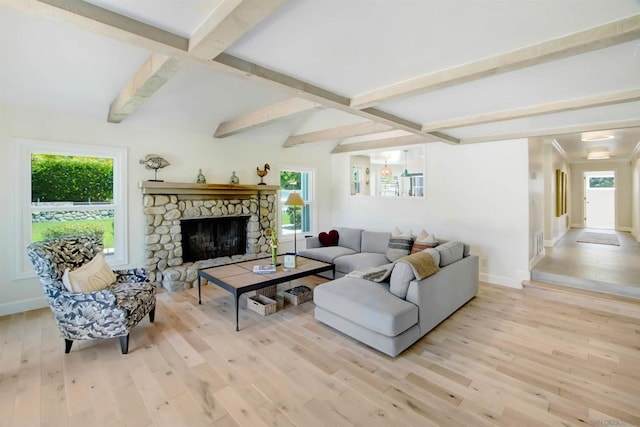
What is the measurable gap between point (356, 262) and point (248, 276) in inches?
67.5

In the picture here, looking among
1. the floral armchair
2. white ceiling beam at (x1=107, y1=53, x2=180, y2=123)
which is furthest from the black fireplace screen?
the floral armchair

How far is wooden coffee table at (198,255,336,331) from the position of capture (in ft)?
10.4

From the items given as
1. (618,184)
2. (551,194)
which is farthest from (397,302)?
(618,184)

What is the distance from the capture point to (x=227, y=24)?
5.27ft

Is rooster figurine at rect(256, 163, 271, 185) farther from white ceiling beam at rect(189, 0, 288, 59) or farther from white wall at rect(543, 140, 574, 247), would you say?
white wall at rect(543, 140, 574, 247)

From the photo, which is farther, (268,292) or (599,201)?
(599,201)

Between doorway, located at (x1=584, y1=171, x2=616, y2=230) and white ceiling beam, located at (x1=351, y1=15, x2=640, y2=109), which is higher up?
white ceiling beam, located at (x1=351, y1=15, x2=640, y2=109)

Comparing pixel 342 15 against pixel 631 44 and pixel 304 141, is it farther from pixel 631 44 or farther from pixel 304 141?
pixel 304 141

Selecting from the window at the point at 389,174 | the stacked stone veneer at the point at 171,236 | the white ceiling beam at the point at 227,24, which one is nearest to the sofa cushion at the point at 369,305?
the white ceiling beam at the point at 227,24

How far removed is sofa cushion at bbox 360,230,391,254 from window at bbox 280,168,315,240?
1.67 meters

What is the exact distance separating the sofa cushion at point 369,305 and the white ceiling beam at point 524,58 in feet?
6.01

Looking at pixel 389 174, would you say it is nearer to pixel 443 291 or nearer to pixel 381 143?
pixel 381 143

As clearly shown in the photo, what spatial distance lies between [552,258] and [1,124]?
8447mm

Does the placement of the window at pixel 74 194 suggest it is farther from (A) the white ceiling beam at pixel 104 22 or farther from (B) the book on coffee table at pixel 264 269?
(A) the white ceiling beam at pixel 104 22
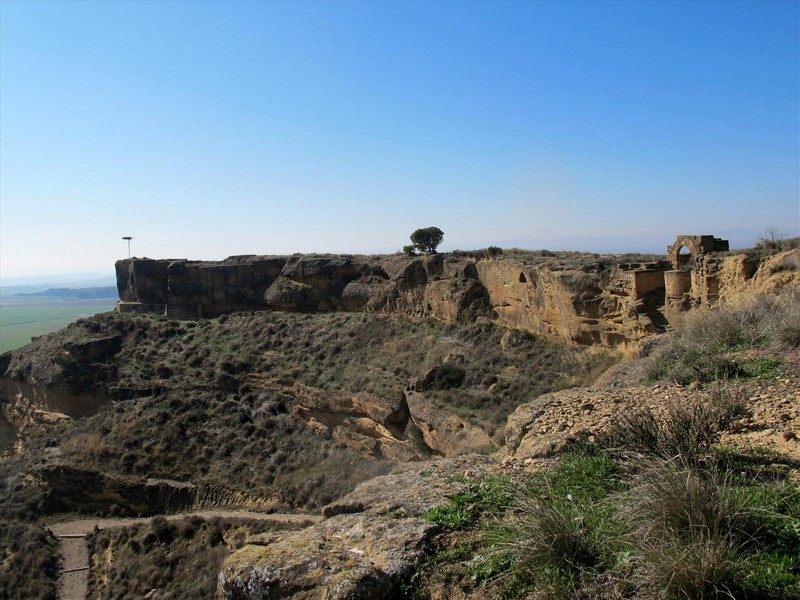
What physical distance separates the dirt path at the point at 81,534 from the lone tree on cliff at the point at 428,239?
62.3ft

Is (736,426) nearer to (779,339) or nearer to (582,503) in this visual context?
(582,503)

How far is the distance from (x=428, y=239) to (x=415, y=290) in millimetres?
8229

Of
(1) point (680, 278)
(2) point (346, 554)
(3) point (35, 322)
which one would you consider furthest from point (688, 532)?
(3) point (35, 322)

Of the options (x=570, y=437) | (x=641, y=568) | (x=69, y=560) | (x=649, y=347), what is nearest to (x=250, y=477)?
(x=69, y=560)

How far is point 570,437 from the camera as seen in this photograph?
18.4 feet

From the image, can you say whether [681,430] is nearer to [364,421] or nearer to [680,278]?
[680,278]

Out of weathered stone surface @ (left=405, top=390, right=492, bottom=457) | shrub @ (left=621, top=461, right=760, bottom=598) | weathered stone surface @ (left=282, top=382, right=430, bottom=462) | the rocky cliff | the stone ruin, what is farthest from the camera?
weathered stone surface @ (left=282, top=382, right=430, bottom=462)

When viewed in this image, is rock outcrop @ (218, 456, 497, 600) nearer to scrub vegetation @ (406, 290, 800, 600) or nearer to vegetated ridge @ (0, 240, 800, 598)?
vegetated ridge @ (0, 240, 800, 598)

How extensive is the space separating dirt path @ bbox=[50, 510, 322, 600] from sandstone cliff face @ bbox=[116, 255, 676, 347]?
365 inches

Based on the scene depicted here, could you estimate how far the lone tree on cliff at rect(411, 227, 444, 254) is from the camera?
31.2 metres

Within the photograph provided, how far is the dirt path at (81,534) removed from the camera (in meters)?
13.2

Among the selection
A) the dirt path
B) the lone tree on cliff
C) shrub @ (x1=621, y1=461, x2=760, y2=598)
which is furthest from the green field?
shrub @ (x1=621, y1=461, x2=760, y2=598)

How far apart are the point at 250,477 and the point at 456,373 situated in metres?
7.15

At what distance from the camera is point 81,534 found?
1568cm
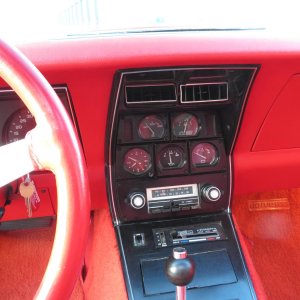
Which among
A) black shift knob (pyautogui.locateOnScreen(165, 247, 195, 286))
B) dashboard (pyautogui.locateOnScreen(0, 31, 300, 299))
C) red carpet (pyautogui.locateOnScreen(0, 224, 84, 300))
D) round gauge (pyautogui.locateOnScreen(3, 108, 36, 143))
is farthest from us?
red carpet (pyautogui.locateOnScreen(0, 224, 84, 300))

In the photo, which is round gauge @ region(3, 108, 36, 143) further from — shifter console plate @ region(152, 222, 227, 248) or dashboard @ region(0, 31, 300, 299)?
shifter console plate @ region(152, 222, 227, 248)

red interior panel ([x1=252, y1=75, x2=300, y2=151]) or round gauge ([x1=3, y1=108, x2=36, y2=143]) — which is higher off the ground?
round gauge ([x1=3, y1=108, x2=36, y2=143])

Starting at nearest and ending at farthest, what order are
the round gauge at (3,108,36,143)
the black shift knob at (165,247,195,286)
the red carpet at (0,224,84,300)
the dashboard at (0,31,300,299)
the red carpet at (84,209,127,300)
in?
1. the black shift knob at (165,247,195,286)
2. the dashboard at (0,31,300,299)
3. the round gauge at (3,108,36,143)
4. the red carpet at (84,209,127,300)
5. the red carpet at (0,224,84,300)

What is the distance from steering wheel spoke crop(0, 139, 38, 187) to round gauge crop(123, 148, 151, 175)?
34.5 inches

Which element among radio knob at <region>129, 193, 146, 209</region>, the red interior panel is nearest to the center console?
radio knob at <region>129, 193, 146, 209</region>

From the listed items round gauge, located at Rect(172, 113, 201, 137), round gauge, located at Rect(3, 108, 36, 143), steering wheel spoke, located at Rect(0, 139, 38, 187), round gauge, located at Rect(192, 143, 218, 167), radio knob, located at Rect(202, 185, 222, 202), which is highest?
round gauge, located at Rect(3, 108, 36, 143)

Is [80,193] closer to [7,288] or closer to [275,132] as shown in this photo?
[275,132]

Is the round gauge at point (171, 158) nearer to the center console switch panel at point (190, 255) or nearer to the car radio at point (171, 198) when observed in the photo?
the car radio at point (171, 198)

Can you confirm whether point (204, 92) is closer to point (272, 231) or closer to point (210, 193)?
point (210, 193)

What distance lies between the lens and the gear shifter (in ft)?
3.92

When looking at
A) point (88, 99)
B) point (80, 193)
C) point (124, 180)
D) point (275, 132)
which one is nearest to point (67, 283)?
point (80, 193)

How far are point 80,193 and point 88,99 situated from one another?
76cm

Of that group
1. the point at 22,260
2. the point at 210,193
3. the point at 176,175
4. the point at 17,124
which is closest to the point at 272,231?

-----

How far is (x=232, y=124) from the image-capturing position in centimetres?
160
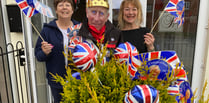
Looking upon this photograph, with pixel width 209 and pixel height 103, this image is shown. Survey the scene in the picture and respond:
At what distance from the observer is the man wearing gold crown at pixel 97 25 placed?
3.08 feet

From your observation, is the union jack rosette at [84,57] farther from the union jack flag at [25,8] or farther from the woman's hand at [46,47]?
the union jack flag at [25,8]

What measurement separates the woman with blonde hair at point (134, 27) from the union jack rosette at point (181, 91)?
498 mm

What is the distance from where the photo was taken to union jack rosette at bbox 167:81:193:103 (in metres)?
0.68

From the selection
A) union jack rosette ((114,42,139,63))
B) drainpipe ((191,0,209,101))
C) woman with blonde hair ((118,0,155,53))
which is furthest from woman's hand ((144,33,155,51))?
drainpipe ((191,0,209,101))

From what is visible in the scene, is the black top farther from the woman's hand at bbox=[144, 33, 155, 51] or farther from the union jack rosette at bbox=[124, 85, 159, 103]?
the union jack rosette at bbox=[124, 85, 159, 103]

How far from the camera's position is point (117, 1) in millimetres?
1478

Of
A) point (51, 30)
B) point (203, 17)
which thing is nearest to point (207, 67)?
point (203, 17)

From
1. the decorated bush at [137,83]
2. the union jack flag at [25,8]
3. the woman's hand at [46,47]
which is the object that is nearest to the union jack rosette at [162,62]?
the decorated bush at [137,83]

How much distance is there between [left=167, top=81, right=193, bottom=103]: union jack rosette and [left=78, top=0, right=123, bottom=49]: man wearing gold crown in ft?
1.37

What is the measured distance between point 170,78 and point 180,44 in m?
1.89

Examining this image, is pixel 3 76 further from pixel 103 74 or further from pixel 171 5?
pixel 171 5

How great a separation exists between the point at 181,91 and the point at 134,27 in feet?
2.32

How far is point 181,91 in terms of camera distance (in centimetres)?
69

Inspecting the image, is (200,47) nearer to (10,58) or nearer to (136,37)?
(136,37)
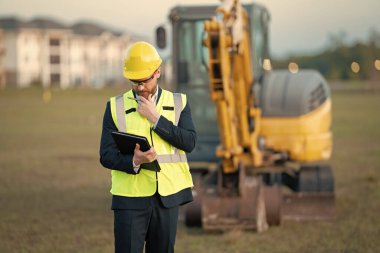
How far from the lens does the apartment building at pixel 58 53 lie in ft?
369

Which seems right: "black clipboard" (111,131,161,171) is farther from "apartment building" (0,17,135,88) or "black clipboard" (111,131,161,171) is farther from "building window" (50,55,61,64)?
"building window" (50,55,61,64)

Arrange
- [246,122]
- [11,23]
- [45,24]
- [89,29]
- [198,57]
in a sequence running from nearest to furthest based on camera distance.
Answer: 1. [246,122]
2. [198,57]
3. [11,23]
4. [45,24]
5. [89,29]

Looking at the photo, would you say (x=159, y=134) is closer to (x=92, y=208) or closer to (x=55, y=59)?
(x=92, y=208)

-----

Set down word for word the lines of the entries starting at the line containing "How far are" and ending at the line containing "which is closest to the point at 272,231?", including both of those lines.

How far are point 80,193 and point 88,99 situated from one another?
76cm

Of that group
1. the point at 22,260
2. the point at 210,193
3. the point at 176,175
4. the point at 17,124
which is closest to the point at 272,231?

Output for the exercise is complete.